There are many such judgments where wananchi are suffering. Ladies and gentlemen, we are either a nation governed by the rule of law and the principles of constitutionalism, or we are a jungle Republic that Thomas Hobbes talked about a few centuries back where life is solitary, poor, nasty, brutish, and short. And history is replete with examples that those who nurture the tree of impunity tend to in the not- too-distant future, fall victims of their own labours. It is in this vein that I ask Kenyans to reflect on the constitutional changes that are proposed: the True North, ever constant criterion in assessing any changes affecting the Judiciary should be whether the envisaged changes aggrandize or diminish judicial independence.
Any changes which breaches separation of powers or threaten judicial independence would be, without a doubt, a
dangerous retrogression from the path of constitutionalism that Kenyans chose in 2010.
As I exit in the next few weeks, I want to assure Kenyans that I leave behind a solid Judiciary. The Judgments our courts have made since 2010 attest to this.
My fellow countrymen, if you want our courts to determine cases within two years and attract investment as happens in countries like Singapore, your Parliamentarians have to commit reasonable resources to the Judiciary.
Proud of you
To my fellow Judges and Magistrates, despite all the above enumerated challenges, I beseech you to continue doing your very best. Please be courageous and discharge your duties with unwavering integrity and true to your oath of office. You are the last hope of this nation. Kenyans are proud of you. As your Chief Justice, I am myself very proud of you.

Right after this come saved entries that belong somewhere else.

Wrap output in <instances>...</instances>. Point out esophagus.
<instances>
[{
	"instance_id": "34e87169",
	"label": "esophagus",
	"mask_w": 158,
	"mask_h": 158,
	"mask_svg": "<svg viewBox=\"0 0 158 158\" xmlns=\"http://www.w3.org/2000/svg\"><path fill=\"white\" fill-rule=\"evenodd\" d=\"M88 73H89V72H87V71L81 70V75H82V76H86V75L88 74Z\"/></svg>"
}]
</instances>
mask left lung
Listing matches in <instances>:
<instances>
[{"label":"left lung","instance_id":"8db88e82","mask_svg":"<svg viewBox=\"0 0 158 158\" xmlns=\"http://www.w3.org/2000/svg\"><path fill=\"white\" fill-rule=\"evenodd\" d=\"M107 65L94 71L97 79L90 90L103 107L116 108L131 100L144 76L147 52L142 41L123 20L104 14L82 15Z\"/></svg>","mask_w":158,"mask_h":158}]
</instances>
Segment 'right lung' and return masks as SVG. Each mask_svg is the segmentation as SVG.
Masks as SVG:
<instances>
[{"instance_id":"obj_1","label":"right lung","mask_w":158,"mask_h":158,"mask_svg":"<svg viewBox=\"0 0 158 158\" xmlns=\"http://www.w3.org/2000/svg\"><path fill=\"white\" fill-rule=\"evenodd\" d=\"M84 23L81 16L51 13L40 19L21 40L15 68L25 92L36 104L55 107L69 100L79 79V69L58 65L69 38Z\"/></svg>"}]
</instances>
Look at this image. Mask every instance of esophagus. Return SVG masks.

To our President: it is clear there is a difference of opinion between me and you. But I want to assure you and the entire nation that I have nothing personal against. To the contrary I have given you your respect as our Head of State. I am totally apolitical and hold no brief for any politician or political interest. So why would I want to fight you?
Once again to all Kenyans, thank you very much. It was my singular honour and privilege to be of service to you as your Chief Justice. If in any way, I annoyed you or did not live up to your expectations, please understand that I am human and forgive me. Though I did not achieve what I planned to do, I retire a very happy man.
God bless you and God bless Kenya and her people!
-This is an abridged version of the speech by Chief Justice David Maraga in yesterday’s State of the Judiciary report.